“He came here to find it out,” said Heath. “A music box David McCulloch sent to Baltimore to a friend he didn't know had died, gave Trappett a lead. He heard the rest of it tonight, just before he died.”

CHAPTER V

JOHN McCULLOCH was gripping the edge of the chasm when Mary lost her footing. Heath let go the rope, grabbed for her, missed. She and McCulloch plopped into the water at the same moment.

“Mary! Mary, are you all right!” Heath found her a second later with the flash's beam. She was holding onto a roughness in the chasm's wall. McCulloch was swimming around, trailing the rope.

“I can't swim,” she said, her voice a half- strangled gasp. “But maybe I can hold on for awhile.”

“Listen, McCulloch!” Heath shouted. “I'm ripping up my clothing to make a string. I'll drop it down. You fasten it onto the rope.” He pulled his coat and sweater, ripped his pants leg off at the thighs, tore the garments into strips, knotted them together. In a few minutes he let the knotted string into the chasm.

“Here it comes,” he sang out.

McCulloch caught it, fastened it to the rope. In a few minutes Heath had the rope again. “The girl first,” he shouted.

“Never,” replied McCulloch. “I'm too tired to swim.”

The county detective ground his teeth in anger as he lifted McCulloch from the chasm. He watched the killer closely as he dropped the rope to Mary. McCulloch had stripped to his trousers to make the swimming easier. He stood glaring at Heath, panting hard.

Mary was on the rope when McCulloch made his play. He snatched up a rock, was aiming it at Heath's head when the detective smashed a right to his face. He heard Mary plop back into the water, saw the rope, with string attached, slip over the chasm's edge. He'd had to let go in order to stop McCulloch. He followed it up and slugged the kidnaper into unconsciousness.
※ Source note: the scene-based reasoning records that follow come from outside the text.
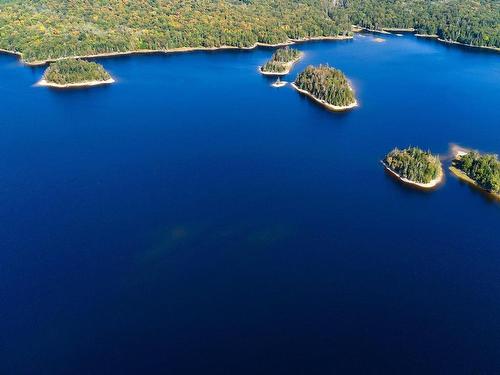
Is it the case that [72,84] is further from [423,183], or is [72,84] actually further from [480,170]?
[480,170]

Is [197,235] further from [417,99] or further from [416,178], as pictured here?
[417,99]

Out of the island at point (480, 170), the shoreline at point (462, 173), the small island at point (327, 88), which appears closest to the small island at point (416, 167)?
the shoreline at point (462, 173)

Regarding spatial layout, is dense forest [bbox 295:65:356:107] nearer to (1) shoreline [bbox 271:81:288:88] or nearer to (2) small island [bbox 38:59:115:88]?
(1) shoreline [bbox 271:81:288:88]

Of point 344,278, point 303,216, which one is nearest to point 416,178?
point 303,216

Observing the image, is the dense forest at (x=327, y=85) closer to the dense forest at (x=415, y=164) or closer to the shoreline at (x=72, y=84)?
the dense forest at (x=415, y=164)

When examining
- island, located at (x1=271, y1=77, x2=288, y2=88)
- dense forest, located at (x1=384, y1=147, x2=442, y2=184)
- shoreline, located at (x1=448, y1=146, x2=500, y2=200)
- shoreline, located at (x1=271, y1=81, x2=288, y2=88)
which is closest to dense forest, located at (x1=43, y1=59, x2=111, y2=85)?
shoreline, located at (x1=271, y1=81, x2=288, y2=88)

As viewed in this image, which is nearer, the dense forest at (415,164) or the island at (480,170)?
the island at (480,170)
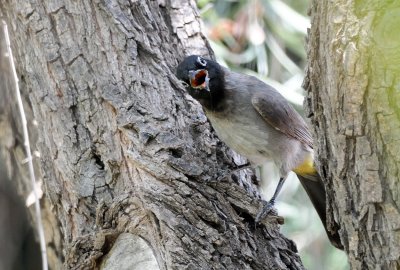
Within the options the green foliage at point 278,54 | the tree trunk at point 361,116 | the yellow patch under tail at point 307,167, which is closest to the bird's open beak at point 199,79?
the yellow patch under tail at point 307,167

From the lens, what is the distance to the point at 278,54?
672 cm

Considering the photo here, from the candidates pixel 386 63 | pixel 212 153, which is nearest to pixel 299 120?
pixel 212 153

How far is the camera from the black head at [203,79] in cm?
392

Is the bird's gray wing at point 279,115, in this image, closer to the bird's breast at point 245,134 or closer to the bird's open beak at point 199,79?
the bird's breast at point 245,134

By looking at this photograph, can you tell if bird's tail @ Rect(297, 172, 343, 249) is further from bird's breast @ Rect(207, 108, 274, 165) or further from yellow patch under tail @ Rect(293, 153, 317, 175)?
bird's breast @ Rect(207, 108, 274, 165)

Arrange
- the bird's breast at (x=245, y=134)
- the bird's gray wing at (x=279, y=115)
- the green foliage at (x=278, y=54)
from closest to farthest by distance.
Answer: the bird's breast at (x=245, y=134)
the bird's gray wing at (x=279, y=115)
the green foliage at (x=278, y=54)

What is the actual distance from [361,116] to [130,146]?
136cm

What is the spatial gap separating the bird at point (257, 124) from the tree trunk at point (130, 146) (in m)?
0.10

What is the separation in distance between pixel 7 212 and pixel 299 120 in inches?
83.8

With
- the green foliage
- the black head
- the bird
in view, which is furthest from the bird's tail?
the green foliage

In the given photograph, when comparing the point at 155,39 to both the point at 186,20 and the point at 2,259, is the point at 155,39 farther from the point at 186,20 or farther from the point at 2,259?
the point at 2,259

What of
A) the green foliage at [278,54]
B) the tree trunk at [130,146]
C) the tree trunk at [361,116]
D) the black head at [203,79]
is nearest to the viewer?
the tree trunk at [361,116]

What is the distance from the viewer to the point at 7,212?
5.52 metres

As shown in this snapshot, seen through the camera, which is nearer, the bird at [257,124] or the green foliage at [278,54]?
the bird at [257,124]
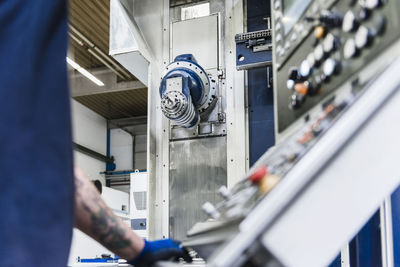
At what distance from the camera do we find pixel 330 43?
0.75 meters

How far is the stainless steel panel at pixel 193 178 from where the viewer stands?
2285 millimetres

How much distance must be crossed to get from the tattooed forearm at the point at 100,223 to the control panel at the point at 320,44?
463 mm

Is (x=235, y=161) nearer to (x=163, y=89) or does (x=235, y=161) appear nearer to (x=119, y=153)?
(x=163, y=89)

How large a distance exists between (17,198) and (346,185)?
487mm

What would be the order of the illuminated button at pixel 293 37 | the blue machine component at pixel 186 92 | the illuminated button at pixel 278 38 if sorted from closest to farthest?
the illuminated button at pixel 293 37, the illuminated button at pixel 278 38, the blue machine component at pixel 186 92

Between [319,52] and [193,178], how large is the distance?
1623 mm

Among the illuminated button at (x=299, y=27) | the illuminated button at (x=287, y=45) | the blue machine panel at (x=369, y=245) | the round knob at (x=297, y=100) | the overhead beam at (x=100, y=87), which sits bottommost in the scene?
the blue machine panel at (x=369, y=245)

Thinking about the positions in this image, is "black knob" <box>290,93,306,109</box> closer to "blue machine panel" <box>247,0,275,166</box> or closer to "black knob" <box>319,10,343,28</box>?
"black knob" <box>319,10,343,28</box>

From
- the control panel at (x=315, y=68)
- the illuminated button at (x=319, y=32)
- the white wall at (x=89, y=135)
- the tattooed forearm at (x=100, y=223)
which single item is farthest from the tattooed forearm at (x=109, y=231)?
the white wall at (x=89, y=135)

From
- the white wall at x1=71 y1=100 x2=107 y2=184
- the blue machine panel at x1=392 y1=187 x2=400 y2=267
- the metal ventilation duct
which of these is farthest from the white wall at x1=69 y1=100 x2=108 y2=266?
the blue machine panel at x1=392 y1=187 x2=400 y2=267

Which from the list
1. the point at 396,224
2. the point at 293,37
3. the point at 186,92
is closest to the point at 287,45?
the point at 293,37

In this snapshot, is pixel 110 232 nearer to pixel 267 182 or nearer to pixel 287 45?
pixel 267 182

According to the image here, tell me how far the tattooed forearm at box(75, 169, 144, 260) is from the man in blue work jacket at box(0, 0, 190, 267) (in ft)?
0.55

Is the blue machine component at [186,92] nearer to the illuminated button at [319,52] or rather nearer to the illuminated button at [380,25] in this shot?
the illuminated button at [319,52]
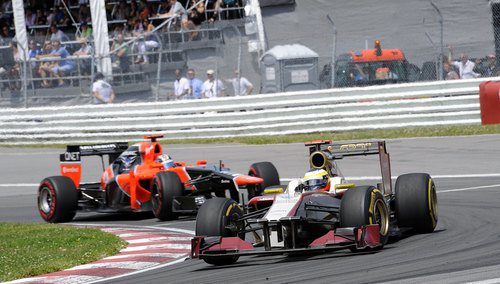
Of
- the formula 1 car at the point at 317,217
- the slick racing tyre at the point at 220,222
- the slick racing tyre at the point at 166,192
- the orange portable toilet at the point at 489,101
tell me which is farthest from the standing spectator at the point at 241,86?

He realized his and McCulloch's remaining clothes would not make a string long enough to reach down to Mary. Sick to his soul, black fear gripping his spirit, he flicked the light down the chasm's walls. “How long can you hold on?” he said, a deadness rapping in his voice.

“I—I don't know,” Mary replied tiredly. “The wall is so—so slippery!”

“I got nothing left but a sweater, and a guy can't rip up a sweater,” he said. “You'll have to hold on until I go outside for a rope, a wire, something.”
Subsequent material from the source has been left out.